June 26, 2020
U.S. Banks Sufficiently Capitalized Even Against Worst-Case Coronavirus Scenarios
The Federal Reserve (the Fed) released the results of its annual bank stress tests yesterday. AAF’s Director of Financial Services Policy Thomas Wade assesses both the results, given the current economic crisis, and the Fed’s ensuing decision to prevent buybacks and cap dividends. Despite finding that banks have sufficient capital during the downturn, and recent actions to loosen capital restrictions over the last few months to encourage lending, the Fed is nevertheless restricting dividend payments and stock buybacks — a counterintuitive move, Wade contends.
Banks remain not only strong but an invaluable source of strength to the economy. That the Fed is preventing banks from making buybacks and capping dividends is a reflection of economic uncertainty, not a lack of safety at the banks.
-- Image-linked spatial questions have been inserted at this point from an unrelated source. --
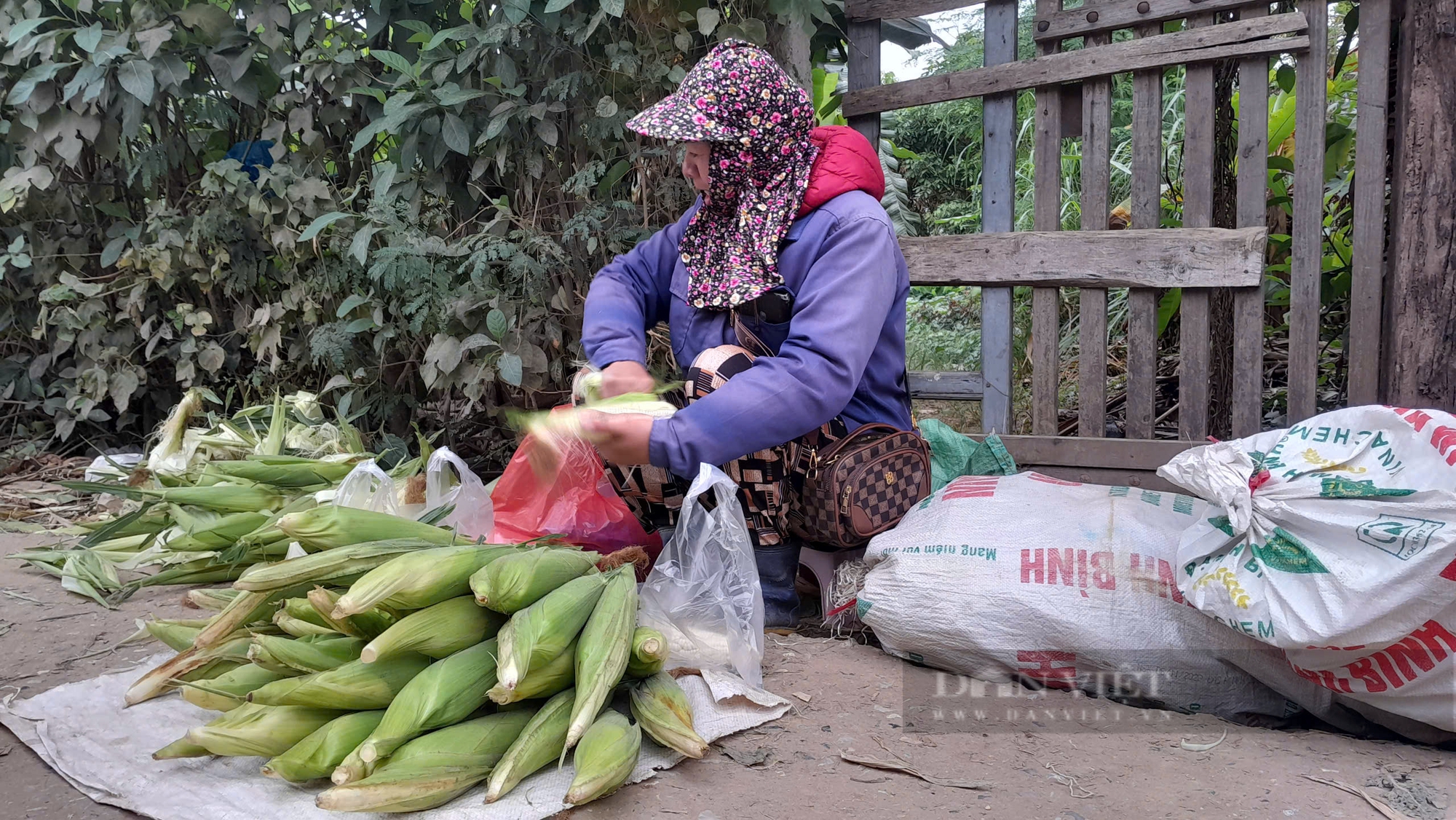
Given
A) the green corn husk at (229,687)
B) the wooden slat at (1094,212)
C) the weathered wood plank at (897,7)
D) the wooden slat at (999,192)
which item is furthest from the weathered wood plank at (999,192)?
the green corn husk at (229,687)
It remains slightly troubling, however, that banks should be at the very center of Congress’s legislative efforts to provide emergency relief to businesses and yet have their ability to provide a return to their shareholders restricted. Private banking is not an arm of government. If the Fed is concerned about the safety of banks, penalizing them for having lower capital reserves while doing everything possible to reduce capital buffers to encourage lending seems counterintuitive; likewise, if Congress requires banks to keep the economy afloat, it makes little sense to discourage private industry and investment.